しかしながら特に父親が厳しい家庭だったため、いつも自分を隠し、男の子として生きてきた。
学校では、性のことでからかわれることも多かった。腹立たしかったし、苦しかったが、ハンさんは争いではなく、学業に集中した。そうして良い成績を収めるようになると、先生や友人から慕われるようになった。
学業に邁進したハンさんはホーチミン市のRMIT大学に進学。卒業すると、英語を教えながら化粧品の販売をし、メイクアップアーティストの仕事を掛け持ちした。収入は、自分と家族を養うのに十分だった。
ちょうどその頃ハンさんは、女性ホルモンや性転換について調べ始め、本当の女性になりたいと強く願うようになっていった。

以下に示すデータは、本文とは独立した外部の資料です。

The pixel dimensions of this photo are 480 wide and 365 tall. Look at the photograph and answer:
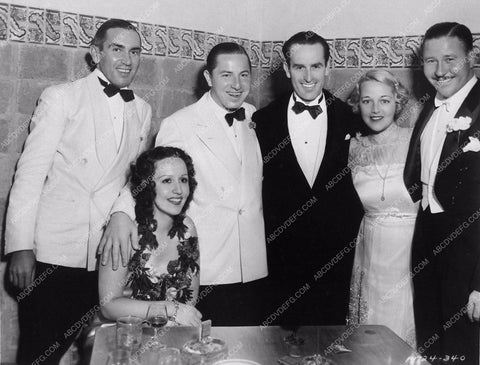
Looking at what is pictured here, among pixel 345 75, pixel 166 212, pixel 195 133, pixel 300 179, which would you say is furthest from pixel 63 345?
pixel 345 75

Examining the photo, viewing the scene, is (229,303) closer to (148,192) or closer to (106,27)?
(148,192)

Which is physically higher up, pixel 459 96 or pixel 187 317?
pixel 459 96

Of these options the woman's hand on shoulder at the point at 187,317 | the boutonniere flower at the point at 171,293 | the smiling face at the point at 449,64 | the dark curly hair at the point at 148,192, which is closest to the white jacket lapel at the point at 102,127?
the dark curly hair at the point at 148,192

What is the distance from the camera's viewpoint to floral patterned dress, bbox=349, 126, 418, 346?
9.32 feet

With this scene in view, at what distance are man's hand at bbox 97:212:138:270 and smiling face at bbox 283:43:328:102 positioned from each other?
4.03 ft

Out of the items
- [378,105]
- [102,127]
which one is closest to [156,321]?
[102,127]

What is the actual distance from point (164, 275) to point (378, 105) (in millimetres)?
Result: 1466

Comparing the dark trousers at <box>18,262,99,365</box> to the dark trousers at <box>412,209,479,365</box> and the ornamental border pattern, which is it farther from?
the dark trousers at <box>412,209,479,365</box>

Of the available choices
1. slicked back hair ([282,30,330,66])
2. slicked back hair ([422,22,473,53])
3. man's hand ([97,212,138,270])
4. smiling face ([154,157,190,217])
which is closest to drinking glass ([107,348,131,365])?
man's hand ([97,212,138,270])

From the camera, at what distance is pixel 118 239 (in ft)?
7.51

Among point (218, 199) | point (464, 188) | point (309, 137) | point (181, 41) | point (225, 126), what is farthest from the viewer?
point (181, 41)

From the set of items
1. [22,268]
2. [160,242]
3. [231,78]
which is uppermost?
[231,78]

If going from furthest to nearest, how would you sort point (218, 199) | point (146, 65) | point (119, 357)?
point (146, 65) < point (218, 199) < point (119, 357)

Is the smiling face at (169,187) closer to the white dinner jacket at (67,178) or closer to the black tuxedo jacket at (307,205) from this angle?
the white dinner jacket at (67,178)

2017年に家族にカミングアウト。理解はしてもらえなかった。それどころか両親は、我が子の頭がおかしくなってしまったのではないかと思うほどだった。両親の激しい反対にハンさんは家を出るしかなかったが、両親への怒りはなかった。自分のことを心配してくれているだけで、LGBTについてよく理解していないだけ、ということはよくわかっていたからだ。

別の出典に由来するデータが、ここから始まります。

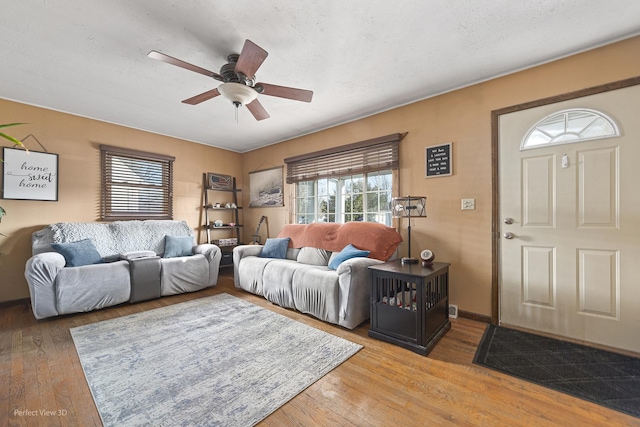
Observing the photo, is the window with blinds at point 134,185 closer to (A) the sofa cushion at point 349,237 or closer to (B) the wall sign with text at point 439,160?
(A) the sofa cushion at point 349,237

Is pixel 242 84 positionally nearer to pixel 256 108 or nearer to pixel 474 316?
pixel 256 108

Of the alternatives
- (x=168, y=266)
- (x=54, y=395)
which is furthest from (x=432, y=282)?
(x=168, y=266)

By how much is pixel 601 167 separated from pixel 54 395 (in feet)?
13.8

3つの仕事を掛け持ちして貯めたお金で、ハンさんは性転換手術を受けることを決めた。顔の手術はベトナムで、体と声帯の手術は、タイで受けた。
2年をかけて手術を受けること10回。小さな手術から、大きな手術まで。3回の鼻の手術に、2回の目の手術、顎を削り、上半身、下半身、声帯……。ベトナムでの手術は1人で挑み、タイでは性転換した女性のサポートを受けた。
こうしてハンさんは、女性らしい、美しい、魅力的な外見を手に入れた。女性として実家に帰った時には、両親はとてもショックを受けたが、時とともに両親も、自分の娘が成し遂げたことを誇りに思うようになった。両親が自分の本当の姿を受け入れてくれたことが、ハンさんにとってのいちばんのプレゼントだった。